● Task requirements: Return the full listing exactly as it is written.

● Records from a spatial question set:

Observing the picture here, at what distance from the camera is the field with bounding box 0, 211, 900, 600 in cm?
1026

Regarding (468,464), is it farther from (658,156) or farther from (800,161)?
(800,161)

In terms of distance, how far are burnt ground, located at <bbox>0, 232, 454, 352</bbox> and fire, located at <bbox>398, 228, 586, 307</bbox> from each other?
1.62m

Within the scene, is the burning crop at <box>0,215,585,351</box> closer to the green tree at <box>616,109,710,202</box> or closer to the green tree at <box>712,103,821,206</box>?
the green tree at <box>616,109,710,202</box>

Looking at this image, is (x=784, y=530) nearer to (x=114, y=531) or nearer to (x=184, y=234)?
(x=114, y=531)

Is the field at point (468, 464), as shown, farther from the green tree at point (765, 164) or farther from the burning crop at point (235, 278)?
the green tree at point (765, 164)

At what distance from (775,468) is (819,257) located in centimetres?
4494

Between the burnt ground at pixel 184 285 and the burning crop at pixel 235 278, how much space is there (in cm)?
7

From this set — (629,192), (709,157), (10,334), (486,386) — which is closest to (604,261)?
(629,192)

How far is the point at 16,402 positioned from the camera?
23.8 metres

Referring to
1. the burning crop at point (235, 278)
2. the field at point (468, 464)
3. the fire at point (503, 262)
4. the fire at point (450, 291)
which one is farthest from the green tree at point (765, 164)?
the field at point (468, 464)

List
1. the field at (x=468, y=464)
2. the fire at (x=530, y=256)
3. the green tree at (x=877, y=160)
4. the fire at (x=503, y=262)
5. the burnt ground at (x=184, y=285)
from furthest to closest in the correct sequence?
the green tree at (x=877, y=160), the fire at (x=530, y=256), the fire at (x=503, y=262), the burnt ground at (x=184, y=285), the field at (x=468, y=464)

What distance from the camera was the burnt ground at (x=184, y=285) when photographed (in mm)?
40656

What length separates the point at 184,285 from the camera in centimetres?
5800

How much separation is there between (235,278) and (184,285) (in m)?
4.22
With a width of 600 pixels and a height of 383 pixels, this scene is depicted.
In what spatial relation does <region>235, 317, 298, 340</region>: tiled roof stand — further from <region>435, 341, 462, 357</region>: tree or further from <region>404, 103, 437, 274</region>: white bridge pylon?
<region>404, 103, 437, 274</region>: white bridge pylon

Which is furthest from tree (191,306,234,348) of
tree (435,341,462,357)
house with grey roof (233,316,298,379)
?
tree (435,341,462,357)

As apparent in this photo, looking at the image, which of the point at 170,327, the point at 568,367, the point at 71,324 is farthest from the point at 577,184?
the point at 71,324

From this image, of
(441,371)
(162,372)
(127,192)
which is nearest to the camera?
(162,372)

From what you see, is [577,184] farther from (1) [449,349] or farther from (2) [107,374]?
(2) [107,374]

● Reply:
Observing the picture here, at what distance from the camera is the field with bounding box 0, 211, 900, 600 in cm?
1026

Regarding (468,464), is it farther from (658,156) or farther from (800,161)?
(800,161)

In terms of distance, how far are burnt ground, located at <bbox>0, 232, 454, 352</bbox> and fire, located at <bbox>398, 228, 586, 307</bbox> from each other?
1.62m

Within the scene, is the burning crop at <box>0,215,585,351</box> closer to the green tree at <box>616,109,710,202</box> or closer to the green tree at <box>712,103,821,206</box>?
the green tree at <box>616,109,710,202</box>

Looking at this image, is (x=784, y=530) nearer to (x=114, y=531) or nearer to (x=184, y=234)?
(x=114, y=531)

Is the field at point (468, 464), as shown, farther from the green tree at point (765, 164) or farther from the burning crop at point (235, 278)?
the green tree at point (765, 164)

At what distance from (775,468) is (819,257) located in centimetres?
4494

Between the burnt ground at pixel 184 285 and the burning crop at pixel 235 278, how much space is there (in cm)?
7

From this set — (629,192), (709,157), (10,334), (486,386) — which is closest to (604,261)?
(629,192)

How far is the point at 16,402 positioned from the camera?
23.8 metres

Referring to
1. the burning crop at point (235, 278)
2. the field at point (468, 464)
3. the fire at point (503, 262)
4. the fire at point (450, 291)
which one is farthest from the green tree at point (765, 164)?
the field at point (468, 464)

List
1. the field at (x=468, y=464)
2. the fire at (x=530, y=256)
3. the green tree at (x=877, y=160)
4. the fire at (x=503, y=262)
5. the burnt ground at (x=184, y=285)
from furthest to closest in the correct sequence?
the green tree at (x=877, y=160), the fire at (x=530, y=256), the fire at (x=503, y=262), the burnt ground at (x=184, y=285), the field at (x=468, y=464)

What distance from the camera was the burnt ground at (x=184, y=285) when photographed (in mm)?
40656

What length separates the point at 184,285 from the camera in centimetres?
5800

How much separation is there between (235,278) and (184,285) (in m)?
4.22
With a width of 600 pixels and a height of 383 pixels, this scene is depicted.
In what spatial relation does <region>235, 317, 298, 340</region>: tiled roof stand — further from <region>435, 341, 462, 357</region>: tree or further from <region>404, 103, 437, 274</region>: white bridge pylon?
<region>404, 103, 437, 274</region>: white bridge pylon

Which is furthest from tree (191,306,234,348) of
tree (435,341,462,357)
house with grey roof (233,316,298,379)
?
tree (435,341,462,357)

As apparent in this photo, looking at the image, which of the point at 170,327, the point at 568,367, the point at 71,324 is farthest from the point at 577,184?
the point at 71,324

From this image, of
(441,371)
(162,372)
(127,192)
which is nearest to the camera?
(162,372)

From what you see, is [577,184] farther from (1) [449,349] or farther from (2) [107,374]?
(2) [107,374]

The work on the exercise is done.